EXERCISE AIM:
Find each line in the material below that contains the word "water" and copy those lines out. Uppercase and lowercase must match.

SUPPLIED ENTRIES:
□ □ □ □ □ □ □

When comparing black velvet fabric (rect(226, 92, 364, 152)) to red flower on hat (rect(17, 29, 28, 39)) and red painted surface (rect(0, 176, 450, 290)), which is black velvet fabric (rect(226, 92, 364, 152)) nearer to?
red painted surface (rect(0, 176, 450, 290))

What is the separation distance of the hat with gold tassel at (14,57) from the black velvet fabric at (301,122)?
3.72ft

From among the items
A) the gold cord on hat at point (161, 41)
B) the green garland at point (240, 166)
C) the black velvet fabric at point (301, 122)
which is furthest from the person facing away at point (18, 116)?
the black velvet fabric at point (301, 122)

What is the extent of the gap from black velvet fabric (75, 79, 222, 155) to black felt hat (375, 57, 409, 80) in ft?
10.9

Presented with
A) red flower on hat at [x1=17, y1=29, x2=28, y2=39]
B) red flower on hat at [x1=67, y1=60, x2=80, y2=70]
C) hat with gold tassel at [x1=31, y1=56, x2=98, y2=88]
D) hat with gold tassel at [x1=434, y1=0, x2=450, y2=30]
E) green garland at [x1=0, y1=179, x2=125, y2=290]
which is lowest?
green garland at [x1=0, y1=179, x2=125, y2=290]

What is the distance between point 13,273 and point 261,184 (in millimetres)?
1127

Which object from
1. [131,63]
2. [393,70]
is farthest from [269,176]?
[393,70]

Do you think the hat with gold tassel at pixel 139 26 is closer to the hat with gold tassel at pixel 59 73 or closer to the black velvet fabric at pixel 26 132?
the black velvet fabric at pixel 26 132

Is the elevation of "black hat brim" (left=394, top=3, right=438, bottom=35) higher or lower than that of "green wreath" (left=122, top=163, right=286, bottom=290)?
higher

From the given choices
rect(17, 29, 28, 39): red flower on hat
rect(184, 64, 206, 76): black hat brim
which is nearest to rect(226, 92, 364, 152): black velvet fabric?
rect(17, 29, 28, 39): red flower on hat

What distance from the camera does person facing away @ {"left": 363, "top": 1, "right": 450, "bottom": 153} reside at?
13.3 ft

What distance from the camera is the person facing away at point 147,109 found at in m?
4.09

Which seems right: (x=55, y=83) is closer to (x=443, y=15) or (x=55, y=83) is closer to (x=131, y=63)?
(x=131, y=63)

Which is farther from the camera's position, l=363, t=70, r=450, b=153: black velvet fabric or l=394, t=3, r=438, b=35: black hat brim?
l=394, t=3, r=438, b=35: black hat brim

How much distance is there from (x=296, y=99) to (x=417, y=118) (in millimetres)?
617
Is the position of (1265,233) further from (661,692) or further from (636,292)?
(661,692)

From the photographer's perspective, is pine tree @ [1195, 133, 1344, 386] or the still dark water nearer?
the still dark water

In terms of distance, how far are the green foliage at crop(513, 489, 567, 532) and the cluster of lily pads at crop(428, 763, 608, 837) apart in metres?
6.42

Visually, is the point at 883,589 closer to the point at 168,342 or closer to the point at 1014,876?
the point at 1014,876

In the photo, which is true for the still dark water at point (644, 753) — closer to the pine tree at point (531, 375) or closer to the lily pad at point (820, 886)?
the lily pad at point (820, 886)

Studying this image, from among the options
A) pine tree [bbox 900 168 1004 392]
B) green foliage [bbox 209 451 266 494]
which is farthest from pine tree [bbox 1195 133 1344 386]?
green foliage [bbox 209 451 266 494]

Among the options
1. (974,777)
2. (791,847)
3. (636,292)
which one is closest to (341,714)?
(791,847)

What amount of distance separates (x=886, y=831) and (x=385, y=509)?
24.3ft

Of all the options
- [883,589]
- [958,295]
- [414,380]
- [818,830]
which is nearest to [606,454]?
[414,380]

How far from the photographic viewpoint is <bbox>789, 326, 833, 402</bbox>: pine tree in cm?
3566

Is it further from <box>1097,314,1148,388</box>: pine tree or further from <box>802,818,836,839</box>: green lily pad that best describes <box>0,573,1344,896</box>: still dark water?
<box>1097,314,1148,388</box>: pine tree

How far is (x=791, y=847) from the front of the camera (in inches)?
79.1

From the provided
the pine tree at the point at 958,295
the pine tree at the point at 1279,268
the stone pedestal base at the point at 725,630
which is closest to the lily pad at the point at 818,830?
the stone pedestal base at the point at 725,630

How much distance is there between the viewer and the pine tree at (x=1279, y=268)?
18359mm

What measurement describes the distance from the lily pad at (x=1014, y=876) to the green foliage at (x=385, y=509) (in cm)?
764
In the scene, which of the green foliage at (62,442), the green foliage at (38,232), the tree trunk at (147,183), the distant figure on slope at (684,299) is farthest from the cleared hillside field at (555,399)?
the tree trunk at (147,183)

□ □ □ □ □ □ □

REPLY TO THE TASK:
From the photographer's perspective, is pine tree @ [1195, 133, 1344, 386] or the still dark water nearer?
the still dark water
In the photo, which is true for the still dark water at point (644, 753) — closer to the pine tree at point (531, 375) or closer to the lily pad at point (820, 886)?
Is it further from <box>1097,314,1148,388</box>: pine tree or further from <box>802,818,836,839</box>: green lily pad that best describes <box>0,573,1344,896</box>: still dark water?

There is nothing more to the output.